Retype the passage of the article on inclusive higher education from "Towards a More" up to and including "in their Societies?", keeping every word and punctuation mark unchanged.

_DOCUMENT EXTRACT:_
--- --- ---
Towards a More Inclusive Higher Education | Mundo UNTREF
Tuesday March 22, 2022
On the International Day for the Elimination of Racial Discrimination, international specialists reflected on the role of Universities and Institutes of Higher Education.
Specialists Daniel Mato, Rajani Naidoo, Verene Shepherd and Alta Hooker stressed the need to modify the curricula of Higher Education Institutions (HEI) to allow greater social inclusion and eradicate the multiple forms of discrimination and racism that still persist. The conclusions were developed in the webinar What Can Higher Education Institutions do to Eradicate Racism from within and in their Societies?
--- --- ---
_PROVIDED DATA:_

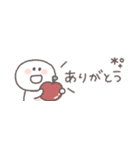 秋のあいさつ◎ちびっこにこりん #3（個別スタンプ：15）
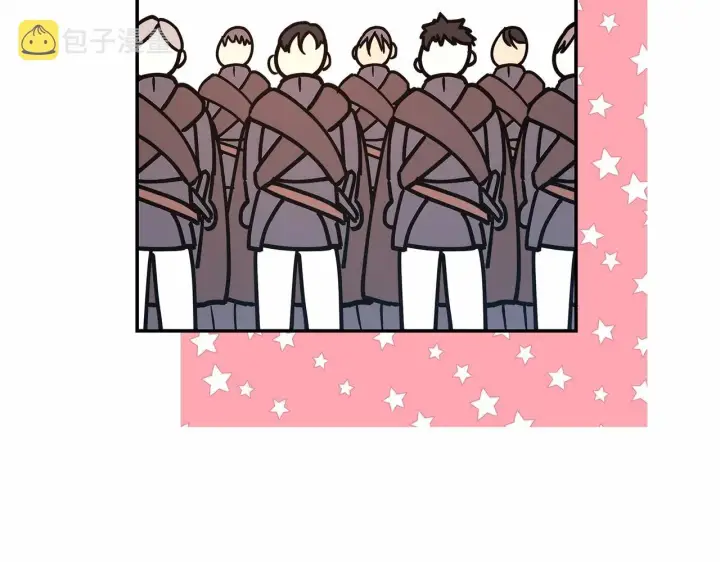 漫画《反正是欧风小甜漫》第7话 被拒绝的时候委委屈屈第134张图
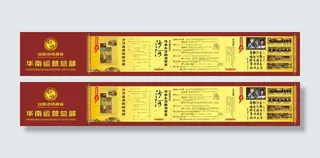 企业文化宣传展板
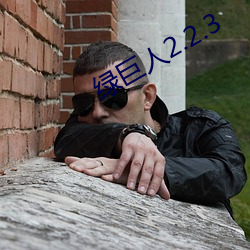 绿巨人2.2.3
--- --- ---
_OUTPUT OF THE TASK:_
Towards a More Inclusive Higher Education | Mundo UNTREF
Tuesday March 22, 2022
On the International Day for the Elimination of Racial Discrimination, international specialists reflected on the role of Universities and Institutes of Higher Education.
Specialists Daniel Mato, Rajani Naidoo, Verene Shepherd and Alta Hooker stressed the need to modify the curricula of Higher Education Institutions (HEI) to allow greater social inclusion and eradicate the multiple forms of discrimination and racism that still persist. The conclusions were developed in the webinar What Can Higher Education Institutions do to Eradicate Racism from within and in their Societies?